Focus areas Friday will include the Angwin area in Napa County and in Sonoma County hills, especially around Sugarloaf Park, he said. Firefighters will work to secure fire lines being cut to reduce the threat of further spread in the southern edge of the fire.

No additional structures in Sonoma County were destroyed beyond the 67 already known. Napa County had tallied 153 structures destroyed, the same as Thursday.

Heine said winds could still whip up Friday afternoon, so crews will keep cutting bulldozer and hand lines to protect the Sonoma Valley area.

Crews were clearing downed or hazardous trees along the Highway 12 corridor, predicting that the highway would remain closed for a few more days.

Multiple power lines and poles were destroyed in that area as well and PG&E crews were at work replacing that infrastructure.

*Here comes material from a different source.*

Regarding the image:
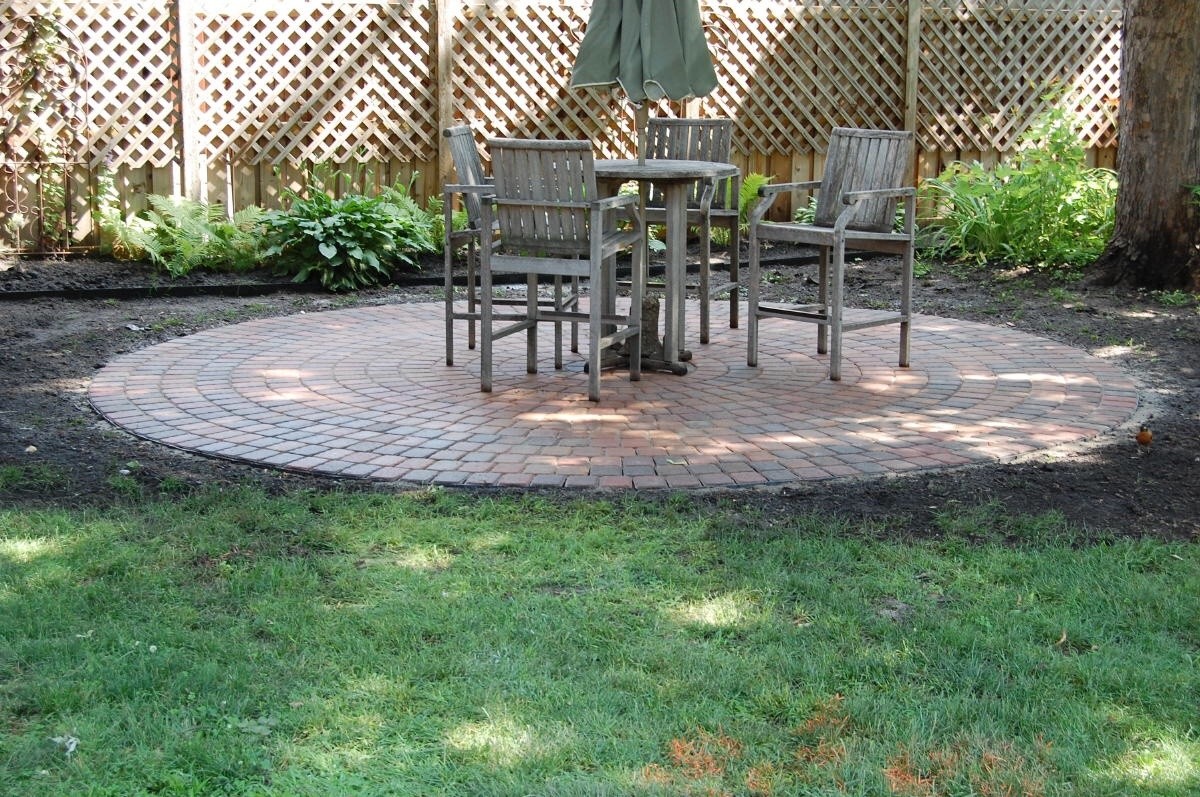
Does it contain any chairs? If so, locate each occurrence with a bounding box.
[442,118,916,401]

Downed trees and other vegetation made the firefight challenging, the agency said, and threatened the fire line. Dry fuels continue to be a threat as well.

More than 2,517 personnel are fighting the blaze, which started Sunday morning in Napa County and ate its way westward with the aid of swift winds.

7:30 AM: Containment on Glass fire increases to 6%

Firefighters locked up a little more perimeter around the Glass fire overnight, increasing the containment to 6 % as of Friday morning, Cal Fire said.

The fire was listed at 60,148 acres, an increase of 1,348 acres from last night’s 58,800. Containment was 5 % Thursday night.

Cal Fire said it was “a very active night for firefighters” with temperatures above average even at the higher elevations and low humidity.

But worrisome winds predicted didn’t cause major problems or push any areas further out of control, according to Cal Fire.

No additional structures in Sonoma County were destroyed beyond the 67 already known. Napa County had tallied 153 structures destroyed, the same as Thursday.

Downed trees and other vegetation made the firefight challenging, the agency said, and threatened the fire line. Dry fuels continue to be a threat as well.

More than 2,517 personnel are fighting the blaze, which started Sunday morning in Napa County and ate its way westward with the aid of swift winds.

Aircraft will again drop water and retardant from above as conditions allow on Friday.

Cal Fire will hold a detailed briefing on its fire strategy at 11 a.m. Friday, which will be broadcast live on its Facebook page.

A red flag warning remains in effect through 6 a.m. Saturday in the North Bay Mountains, meaning the fire risk is heightened because of hot, dry, windy conditions.

Northwest winds of 10-20 mph with gusts of up to 30 mph at the higher elevations are expected.

The weather service predicts smoke will be pushed toward Sonoma this afternoon with winds coming from the northwest.

Air quality again will be poor, remaining in the unhealthy range through at least Sunday, according to the AirNow EPA models.

Mayor Tom Schwedhelm said Friday morning a local assistance center would be open soon, likely at Maria Carrillo High School, to help fire survivors with recovery efforts.

Details on that should come later Friday.